Supervision of health insurers should be more risk-oriented
Current supervision is not too risk-oriented. In order for the FOPH to be able to intervene in a timely manner, e.g. if an insurer can no longer perform federal obligations, the risks must be identified in good time. The introduction of a risk management could be helpful for this. The FOPH took a first step in this direction at the start of 2010 by launching a so-called intervention concept. The aim thereof is to identify health insurers experiencing financial difficulties at an early stage and to take action if necessary. Furthermore, it should be considered whether health insurers with higher risks should have to report on their business performance at specific intervals, thereby ensuring that corresponding measures could be proposed and introduced at an early stage.

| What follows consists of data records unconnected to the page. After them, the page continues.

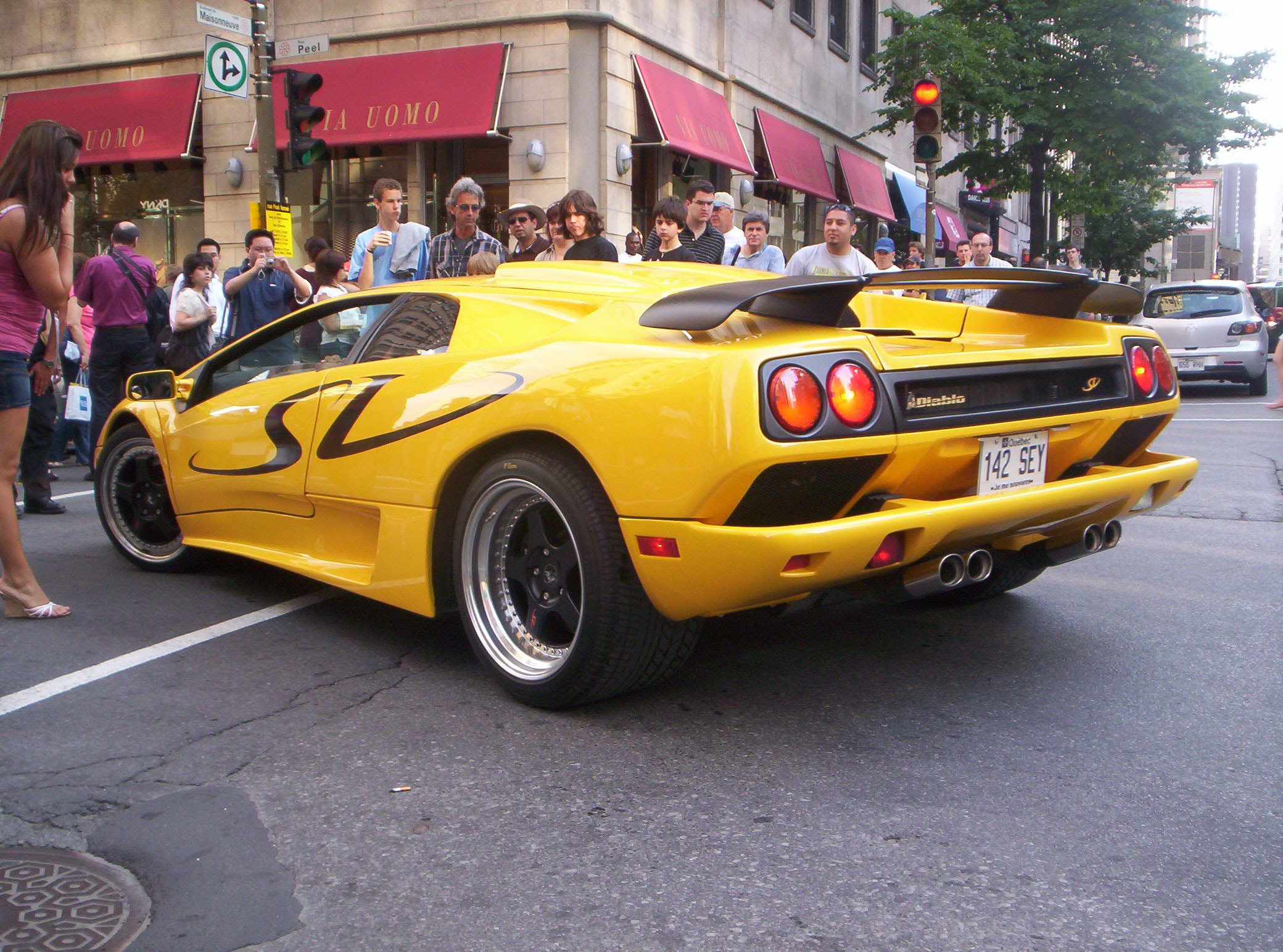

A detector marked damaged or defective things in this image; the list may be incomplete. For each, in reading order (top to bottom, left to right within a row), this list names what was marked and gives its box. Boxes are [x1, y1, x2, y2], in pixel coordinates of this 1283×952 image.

cracked pavement [0, 377, 1277, 949]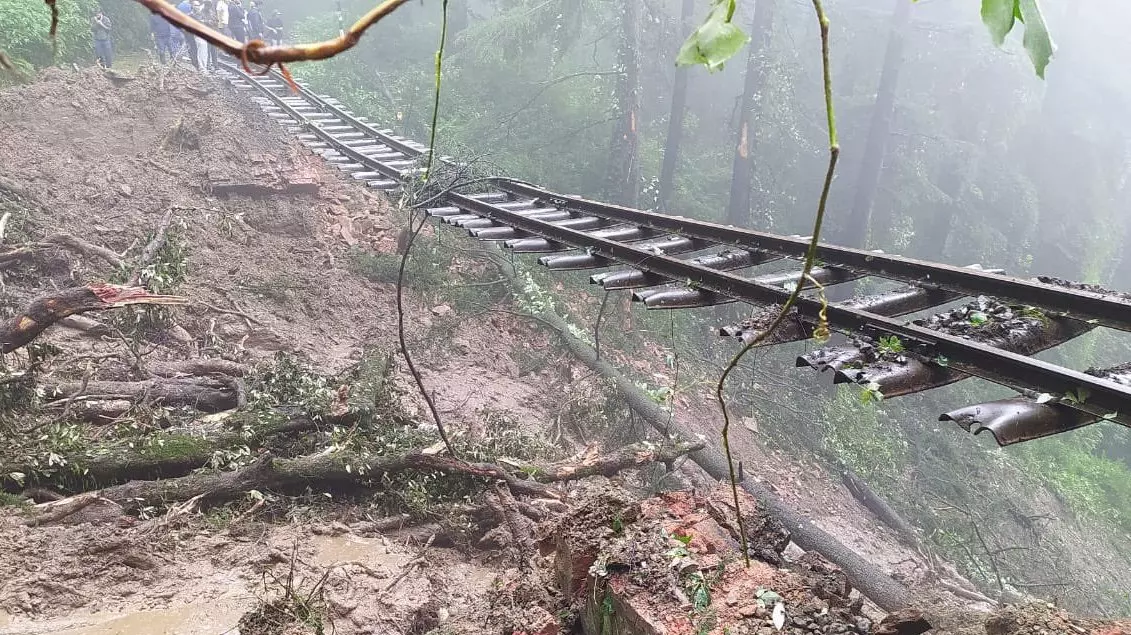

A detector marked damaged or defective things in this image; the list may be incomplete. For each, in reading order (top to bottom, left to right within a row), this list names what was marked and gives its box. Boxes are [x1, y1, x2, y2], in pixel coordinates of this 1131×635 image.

damaged railway line [216, 59, 1131, 445]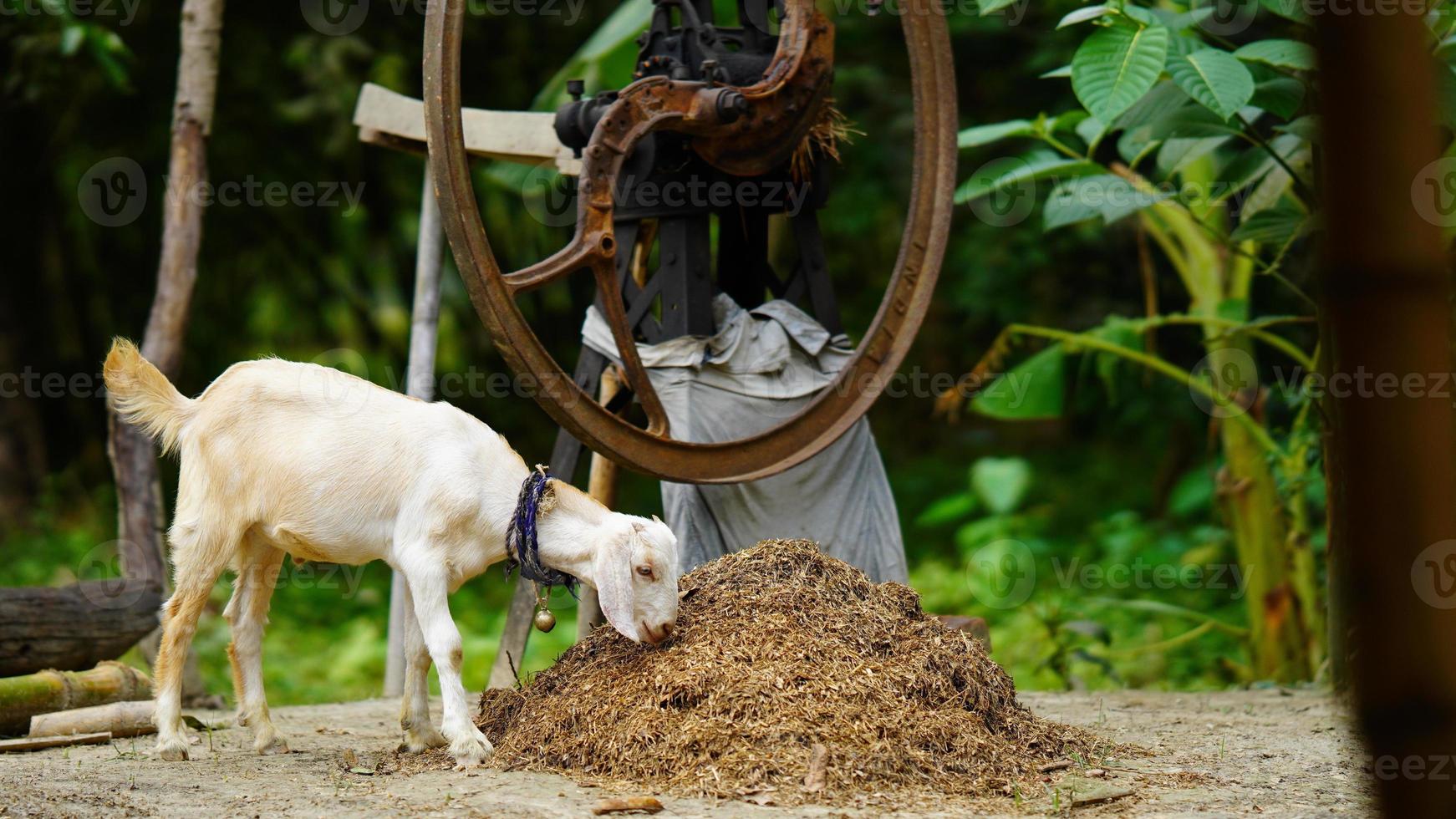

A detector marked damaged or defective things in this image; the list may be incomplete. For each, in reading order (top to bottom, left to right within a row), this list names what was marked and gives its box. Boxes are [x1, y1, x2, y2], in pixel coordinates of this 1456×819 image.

rusty metal wheel [425, 0, 956, 485]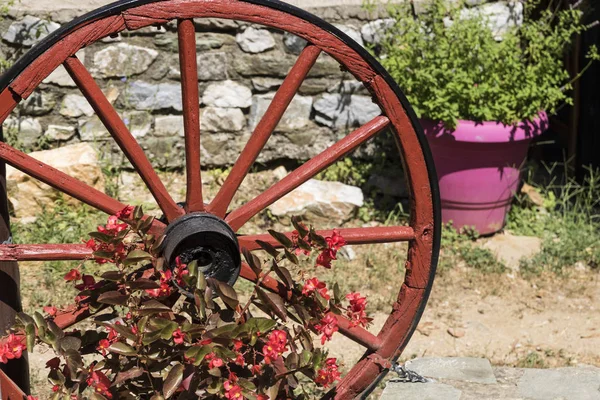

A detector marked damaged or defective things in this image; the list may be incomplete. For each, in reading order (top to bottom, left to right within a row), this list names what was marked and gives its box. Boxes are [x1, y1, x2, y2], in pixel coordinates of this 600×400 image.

chipped red paint on wheel [0, 0, 440, 396]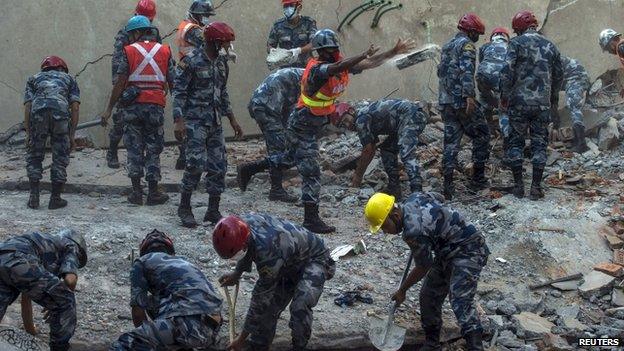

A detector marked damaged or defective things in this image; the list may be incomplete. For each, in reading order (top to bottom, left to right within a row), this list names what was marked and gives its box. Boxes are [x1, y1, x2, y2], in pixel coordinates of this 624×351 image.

damaged wall [0, 0, 620, 146]
broken concrete [576, 270, 616, 298]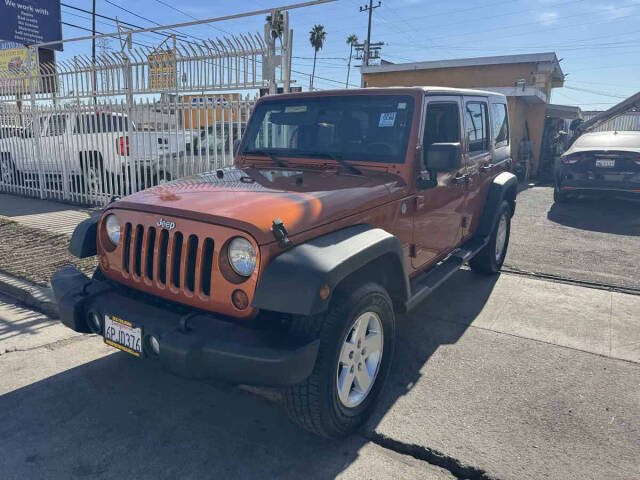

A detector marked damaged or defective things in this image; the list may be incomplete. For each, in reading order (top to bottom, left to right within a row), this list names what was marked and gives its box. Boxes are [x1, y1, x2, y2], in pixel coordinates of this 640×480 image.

crack in pavement [362, 432, 498, 480]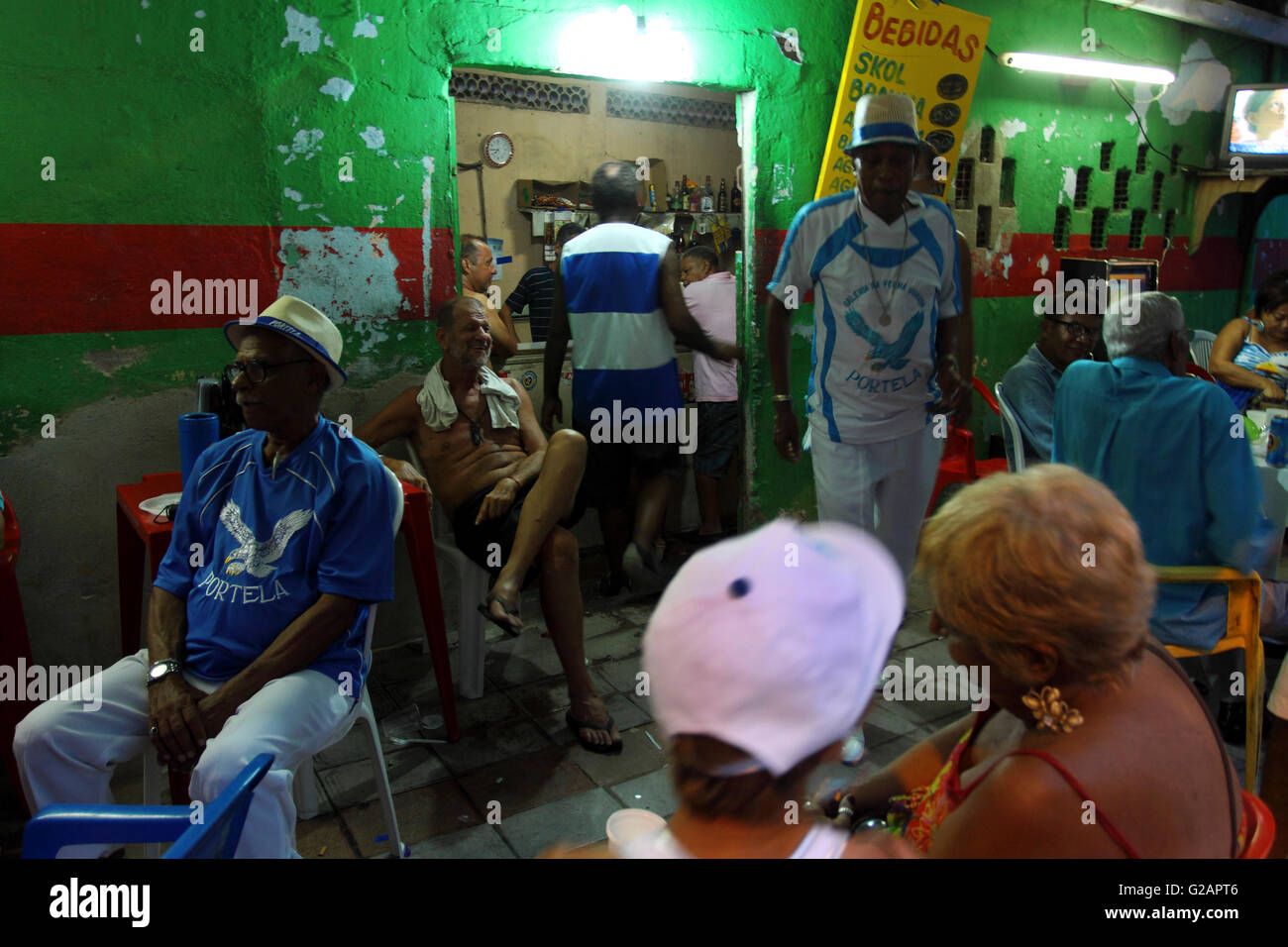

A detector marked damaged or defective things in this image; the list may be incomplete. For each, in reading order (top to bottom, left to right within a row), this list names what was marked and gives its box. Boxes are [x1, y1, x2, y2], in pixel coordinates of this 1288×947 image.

peeling paint on wall [280, 5, 320, 53]
peeling paint on wall [1164, 39, 1231, 126]
peeling paint on wall [276, 226, 401, 316]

A clear strategy is to be defined for supervision and premium approval
The SFAO has the following recommendations for the FOPH:
· Clearly define the objectives for the supervision of execution and premium approval for mandatory healthcare insurance, and devise a clearstrategy which is to be published.
· Simplify the current, comprehensive premium approval procedure, and back up premium approval with a few clearly defined indicators in the future.
· Make the supervision concept for social health insurance more risk-oriented in the future, and also define minimum requirements for monitoring.
· As is already the case to a certain extent, publish supervision data and supplement it with comments, e.g. on extraordinary developments.
In addition, the SFAO supports the efforts of the FOPH to
· update the obligations, duties and responsibilities for health insurers' external auditors, and clearly regulate the boundary with the audit section;
· update the guidelines for accounting standards, including the chart of accounts, for health insurers (greater transparency, avoidance of hidden reserves, and improved comparability of annual financial statements);
· revise the assessment of minimum reserves, moving toward a risk-based approach, taking into account various aspects (provisions ratio, liquidity, etc.).
The FOPH welcomes the recommendations of the SFAO, and notes in its statement that initial measures have already been introduced. It is planning to rethink and strengthen the supervision of social health insurance. As part of this, requirements in the area of solvency, for example, should be established. Likewise, parameters should be defined for the approval of premiums in the future.